● **DATA EXCERPTS**:

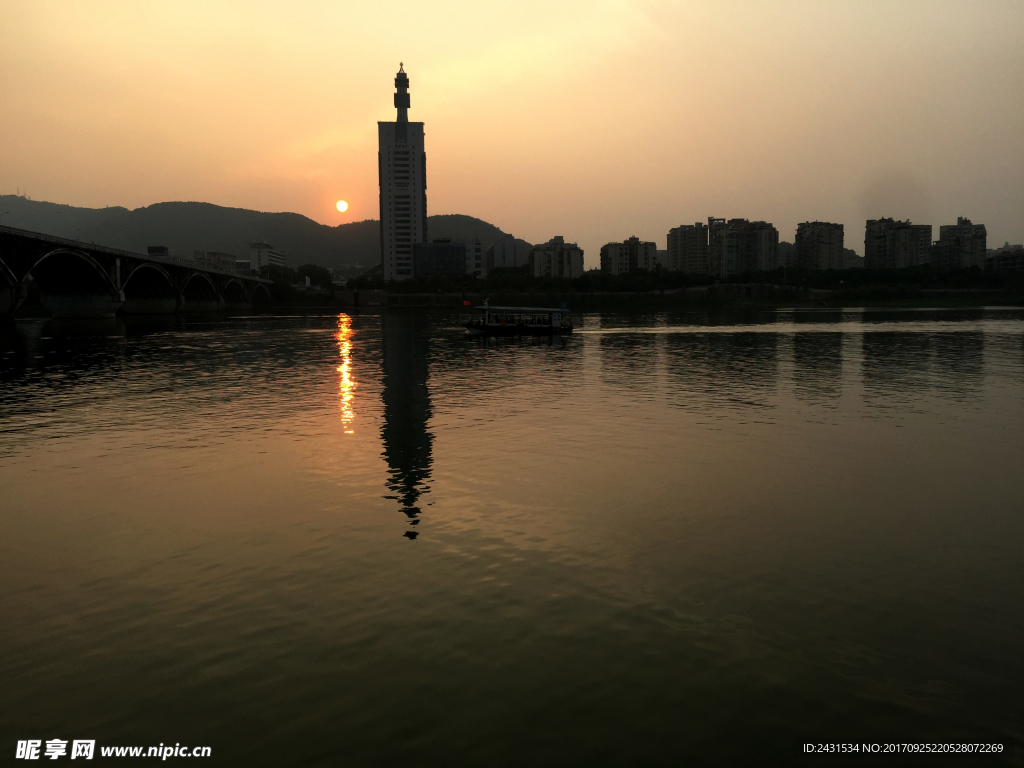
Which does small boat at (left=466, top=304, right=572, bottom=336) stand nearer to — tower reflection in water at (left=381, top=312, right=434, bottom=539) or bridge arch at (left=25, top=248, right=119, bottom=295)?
tower reflection in water at (left=381, top=312, right=434, bottom=539)

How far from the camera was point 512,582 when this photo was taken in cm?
1408

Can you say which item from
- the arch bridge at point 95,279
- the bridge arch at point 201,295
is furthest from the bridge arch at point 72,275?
the bridge arch at point 201,295

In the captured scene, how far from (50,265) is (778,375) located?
112438 mm

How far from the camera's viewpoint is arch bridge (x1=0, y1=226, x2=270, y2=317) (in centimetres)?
9606

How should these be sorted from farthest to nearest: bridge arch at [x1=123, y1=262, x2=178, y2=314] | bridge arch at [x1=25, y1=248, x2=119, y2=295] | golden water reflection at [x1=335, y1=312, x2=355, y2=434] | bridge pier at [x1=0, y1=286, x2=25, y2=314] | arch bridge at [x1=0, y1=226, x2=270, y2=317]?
bridge arch at [x1=123, y1=262, x2=178, y2=314], bridge arch at [x1=25, y1=248, x2=119, y2=295], bridge pier at [x1=0, y1=286, x2=25, y2=314], arch bridge at [x1=0, y1=226, x2=270, y2=317], golden water reflection at [x1=335, y1=312, x2=355, y2=434]

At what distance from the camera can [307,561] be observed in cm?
1535

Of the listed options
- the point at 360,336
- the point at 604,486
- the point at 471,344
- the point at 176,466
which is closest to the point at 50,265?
the point at 360,336

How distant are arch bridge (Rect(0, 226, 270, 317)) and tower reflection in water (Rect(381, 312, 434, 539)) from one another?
205 ft

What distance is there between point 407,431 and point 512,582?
669 inches

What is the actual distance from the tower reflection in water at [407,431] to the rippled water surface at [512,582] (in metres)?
0.20

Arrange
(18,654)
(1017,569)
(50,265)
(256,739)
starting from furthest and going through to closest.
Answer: (50,265) → (1017,569) → (18,654) → (256,739)

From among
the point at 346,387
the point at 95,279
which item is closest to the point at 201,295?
the point at 95,279

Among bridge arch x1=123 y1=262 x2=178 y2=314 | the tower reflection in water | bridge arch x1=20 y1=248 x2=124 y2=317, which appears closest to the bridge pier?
bridge arch x1=20 y1=248 x2=124 y2=317

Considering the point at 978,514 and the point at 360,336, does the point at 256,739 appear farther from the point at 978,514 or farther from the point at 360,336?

● **SET TASK**: Without the pictures, restate each entry exactly.

● **PROBLEM SOLUTION**:
Which does small boat at (left=466, top=304, right=572, bottom=336) stand nearer to — tower reflection in water at (left=381, top=312, right=434, bottom=539) or bridge arch at (left=25, top=248, right=119, bottom=295)?
tower reflection in water at (left=381, top=312, right=434, bottom=539)

How far from the camera was point 512,582 when this photo was taken in cm?
1408

Can you say which item from
- the arch bridge at point 95,279
- the bridge arch at point 201,295
is furthest from the bridge arch at point 72,275?
the bridge arch at point 201,295

In the captured scene, how far from (50,265) is (778,375) located?
112438 mm

How far from the camera's viewpoint is arch bridge (x1=0, y1=226, x2=270, y2=317) (in centimetres)?
9606

How should these be sorted from farthest to nearest: bridge arch at [x1=123, y1=262, x2=178, y2=314] | bridge arch at [x1=25, y1=248, x2=119, y2=295] | golden water reflection at [x1=335, y1=312, x2=355, y2=434] | bridge pier at [x1=0, y1=286, x2=25, y2=314] | arch bridge at [x1=0, y1=226, x2=270, y2=317]?
bridge arch at [x1=123, y1=262, x2=178, y2=314], bridge arch at [x1=25, y1=248, x2=119, y2=295], bridge pier at [x1=0, y1=286, x2=25, y2=314], arch bridge at [x1=0, y1=226, x2=270, y2=317], golden water reflection at [x1=335, y1=312, x2=355, y2=434]

At what distance from the camera can [307,561] be observed in cm?
1535

Of the listed options
- the point at 360,336
- the point at 604,486
- the point at 471,344
- the point at 176,466
which is closest to the point at 50,265?
the point at 360,336

How distant are arch bridge (Rect(0, 226, 270, 317)) and tower reflection in water (Rect(381, 312, 434, 539)) from one another?
205 ft

What distance is there between point 407,431 and point 512,582?
669 inches

What is the actual distance from the tower reflection in water at [407,431] to the rippled water surface at [512,582] (in metres)?
0.20

Arrange
(18,654)
(1017,569)
(50,265)
(256,739)
starting from furthest and going through to closest.
Answer: (50,265) → (1017,569) → (18,654) → (256,739)

From among
the point at 346,387
the point at 95,279
which item is closest to the point at 201,295?
the point at 95,279

Among bridge arch x1=123 y1=262 x2=178 y2=314 | the tower reflection in water | bridge arch x1=20 y1=248 x2=124 y2=317, which appears closest to the bridge pier?
bridge arch x1=20 y1=248 x2=124 y2=317

Considering the point at 978,514 and the point at 360,336, does the point at 256,739 appear farther from the point at 978,514 or farther from the point at 360,336?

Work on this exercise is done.